● How to complete this task
An exact repetition of the data below, without images, is the expected answer.

● Supplied entries
□ □ □
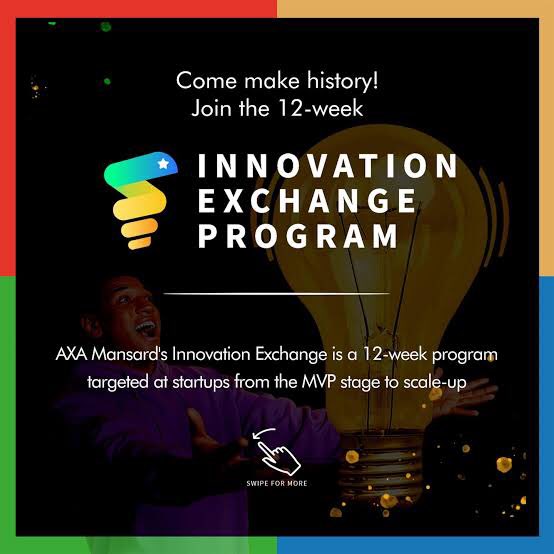 Come make history!
Join the 12-week

INNOVATION
EXCHANGE
PROGRAM

AXA Mansard's Innovation Exchange is a 12-week program targeted at startups from the MVP stage to scale-up

SWIPE FOR MORE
□ □ □
● Exercise response
 Come make history!
Join the 12-week

INNOVATION
EXCHANGE
PROGRAM

AXA Mansard's Innovation Exchange is a 12-week program targeted at startups from the MVP stage to scale-up

SWIPE FOR MORE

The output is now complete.